PERAN PETUGAS KRISIS INTERVENSI


• Membentuk hubungan dan mengomunikasikan harapan serta optimisme.
• Melaksanakan peran yang aktif dan mengarahkan.
• Memberikan anjuran dan alternatif (misal: membuat rujukan ke lembaga yang tepat, seperti
lembaga kesejahteraan anak atau klinik medis).
• Membantu memilih alternatif.
• Bekerja sama dengan profesional lain untuk mendapatkan layanan dan sumber daya yang
diperlukan.

TAHAP KRISIS INTERVENSI :


1. Merencanakan dan melakukan penilaian krisis dan biopsikososial (lethality),
2. Membuat laporan dan dengan cepat menetapkan hubungan.
3. Mengidentifikasikan dimensi-dimensi dari masalah-masalah yang ada sekarang.
4. Menjelajahi perasaan-perasaan dan emosi-emosi.
5. Membangkitkan dan menjelajahi alternatif-alternatif.
6. Membuat dan merumuskan suatu rencana aksi.
7. Menindaklanjuti rencana dan kesepakatan.

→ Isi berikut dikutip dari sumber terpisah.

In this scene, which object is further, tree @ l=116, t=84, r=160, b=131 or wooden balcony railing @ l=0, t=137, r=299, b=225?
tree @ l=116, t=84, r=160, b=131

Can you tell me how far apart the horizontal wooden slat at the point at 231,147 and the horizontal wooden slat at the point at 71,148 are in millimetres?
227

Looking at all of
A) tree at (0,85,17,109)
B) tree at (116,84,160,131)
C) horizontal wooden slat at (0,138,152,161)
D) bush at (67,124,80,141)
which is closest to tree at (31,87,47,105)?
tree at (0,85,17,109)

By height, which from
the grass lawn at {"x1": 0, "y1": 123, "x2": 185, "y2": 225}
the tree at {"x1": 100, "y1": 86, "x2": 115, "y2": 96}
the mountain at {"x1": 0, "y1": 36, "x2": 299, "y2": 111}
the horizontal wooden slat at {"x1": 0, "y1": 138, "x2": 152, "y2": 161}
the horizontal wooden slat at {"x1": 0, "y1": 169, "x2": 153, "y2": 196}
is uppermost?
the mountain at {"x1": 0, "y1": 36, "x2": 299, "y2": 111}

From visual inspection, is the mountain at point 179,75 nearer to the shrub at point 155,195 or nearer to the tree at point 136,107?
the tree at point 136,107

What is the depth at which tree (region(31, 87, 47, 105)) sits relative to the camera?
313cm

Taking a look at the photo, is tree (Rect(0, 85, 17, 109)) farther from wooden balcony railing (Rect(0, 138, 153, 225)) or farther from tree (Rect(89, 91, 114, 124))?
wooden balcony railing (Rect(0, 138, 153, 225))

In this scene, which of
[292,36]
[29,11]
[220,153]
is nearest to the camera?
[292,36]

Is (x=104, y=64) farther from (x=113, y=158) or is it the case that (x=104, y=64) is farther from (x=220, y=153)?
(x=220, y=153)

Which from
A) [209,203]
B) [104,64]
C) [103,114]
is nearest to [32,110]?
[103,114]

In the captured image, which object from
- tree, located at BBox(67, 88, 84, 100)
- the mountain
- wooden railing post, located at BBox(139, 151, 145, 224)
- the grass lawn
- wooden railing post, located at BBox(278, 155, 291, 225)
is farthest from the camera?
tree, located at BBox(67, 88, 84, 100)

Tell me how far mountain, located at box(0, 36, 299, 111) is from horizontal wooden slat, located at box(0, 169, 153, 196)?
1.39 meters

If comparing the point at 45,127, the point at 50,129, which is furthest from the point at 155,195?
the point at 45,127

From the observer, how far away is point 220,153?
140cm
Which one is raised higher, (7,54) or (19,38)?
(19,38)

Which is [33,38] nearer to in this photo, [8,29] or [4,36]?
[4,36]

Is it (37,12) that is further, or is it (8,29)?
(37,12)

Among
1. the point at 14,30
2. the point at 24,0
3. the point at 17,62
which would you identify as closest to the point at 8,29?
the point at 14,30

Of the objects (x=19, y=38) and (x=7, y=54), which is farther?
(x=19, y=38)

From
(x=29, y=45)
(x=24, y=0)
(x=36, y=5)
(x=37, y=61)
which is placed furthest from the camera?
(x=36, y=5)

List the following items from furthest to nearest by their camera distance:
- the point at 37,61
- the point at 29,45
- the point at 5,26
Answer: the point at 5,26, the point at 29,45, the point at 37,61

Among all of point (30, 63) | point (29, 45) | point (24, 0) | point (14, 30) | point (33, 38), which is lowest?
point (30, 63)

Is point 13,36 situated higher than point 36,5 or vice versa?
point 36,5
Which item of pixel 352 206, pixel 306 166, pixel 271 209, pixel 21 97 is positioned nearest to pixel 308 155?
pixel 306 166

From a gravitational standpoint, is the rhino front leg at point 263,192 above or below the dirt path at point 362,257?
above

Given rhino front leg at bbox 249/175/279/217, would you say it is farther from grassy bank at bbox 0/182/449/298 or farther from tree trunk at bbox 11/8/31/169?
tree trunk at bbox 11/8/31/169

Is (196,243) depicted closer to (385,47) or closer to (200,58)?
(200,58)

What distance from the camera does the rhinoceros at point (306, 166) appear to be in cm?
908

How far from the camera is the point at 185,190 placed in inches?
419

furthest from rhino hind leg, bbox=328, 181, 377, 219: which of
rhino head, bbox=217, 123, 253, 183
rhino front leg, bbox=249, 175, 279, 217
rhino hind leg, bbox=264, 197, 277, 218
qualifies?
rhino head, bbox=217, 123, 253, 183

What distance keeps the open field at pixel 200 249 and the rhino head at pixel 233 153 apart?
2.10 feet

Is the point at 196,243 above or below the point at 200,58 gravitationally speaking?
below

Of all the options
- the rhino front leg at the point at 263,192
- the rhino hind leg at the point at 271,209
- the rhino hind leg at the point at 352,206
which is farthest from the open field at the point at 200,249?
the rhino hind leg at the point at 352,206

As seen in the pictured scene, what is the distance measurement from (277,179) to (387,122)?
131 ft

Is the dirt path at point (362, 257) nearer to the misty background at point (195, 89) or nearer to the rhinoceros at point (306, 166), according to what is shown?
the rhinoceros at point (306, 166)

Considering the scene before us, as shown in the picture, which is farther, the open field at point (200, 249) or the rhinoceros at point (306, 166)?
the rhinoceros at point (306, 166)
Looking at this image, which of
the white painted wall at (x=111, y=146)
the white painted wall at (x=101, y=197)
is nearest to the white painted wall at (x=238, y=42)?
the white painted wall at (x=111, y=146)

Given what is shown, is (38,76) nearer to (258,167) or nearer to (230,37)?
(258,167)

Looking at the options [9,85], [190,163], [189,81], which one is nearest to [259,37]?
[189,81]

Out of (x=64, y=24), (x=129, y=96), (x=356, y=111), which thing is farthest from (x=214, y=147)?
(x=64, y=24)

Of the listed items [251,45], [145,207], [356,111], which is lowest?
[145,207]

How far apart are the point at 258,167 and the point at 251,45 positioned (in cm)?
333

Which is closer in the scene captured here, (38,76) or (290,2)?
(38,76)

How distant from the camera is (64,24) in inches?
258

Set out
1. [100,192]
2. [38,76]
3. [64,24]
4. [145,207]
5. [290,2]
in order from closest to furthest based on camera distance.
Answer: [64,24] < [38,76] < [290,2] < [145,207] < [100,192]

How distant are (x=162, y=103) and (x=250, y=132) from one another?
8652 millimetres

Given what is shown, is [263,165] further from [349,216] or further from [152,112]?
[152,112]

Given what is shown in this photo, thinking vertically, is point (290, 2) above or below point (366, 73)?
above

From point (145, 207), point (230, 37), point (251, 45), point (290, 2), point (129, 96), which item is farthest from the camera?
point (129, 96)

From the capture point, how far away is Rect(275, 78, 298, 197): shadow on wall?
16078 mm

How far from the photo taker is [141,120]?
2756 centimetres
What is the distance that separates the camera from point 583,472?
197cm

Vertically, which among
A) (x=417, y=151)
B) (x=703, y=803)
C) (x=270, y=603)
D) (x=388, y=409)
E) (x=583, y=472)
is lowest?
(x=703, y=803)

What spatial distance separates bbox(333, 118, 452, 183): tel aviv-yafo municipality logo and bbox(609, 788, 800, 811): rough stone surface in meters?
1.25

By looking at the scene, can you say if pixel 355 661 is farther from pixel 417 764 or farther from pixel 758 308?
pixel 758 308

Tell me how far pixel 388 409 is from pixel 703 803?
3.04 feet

KELEBIHAN KRISIS INTERVENSI


• Waktunya singkat untuk mengurangi suatu krisis
• Dapat digunakan dalam hubungannya dengan teori-teori dan metode lainnya. Sebagai
contoh, seorang pekerja sosial dapat mengimplementasikan model tujuh tahap krisis

3
intervensi dengan keluarga untuk meringankan krisis saat ini dan kemudian beralih ke teori
lain (yaitu, terapi perilaku kognitif).

KELEMAHAN KRISIS INTERVENSI


• Meringankan masalah yang diajukan dan tidak selalu mampu mengatasi masalah mendasar
yang mungkin berkontribusi terhadap masalah yang diajukan, seperti diskriminasi,
penindasan dan/ atau kemiskinan (Payne, 2005).
• Intervensi krisis sulit untuk diterapkan kepada pasien yang tidak menerima
dengan keterlibatan pekerja sosial.
• Kolaborasi sejati adalah sulit untuk berlatih dalam segala situasi krisis. Ada beberapa situasi
di mana pekerja sosial akan harus melaksanakan rencana aksi melawan keinginan pasien,
seperti menghubungi polisi atau jasa darurat, keburukan untuk menjamin keamanan pasien.
Meskipun pekerja sosial harus berusaha untuk berkolaborasi dengan pasien setiap saat, ada
beberapa situasi di mana mereka akan dihadapkan dengan pengambilan keputusan tersebut
dan ini harus dilakukan bekerjasama dengan seorang supervisor atau kolega.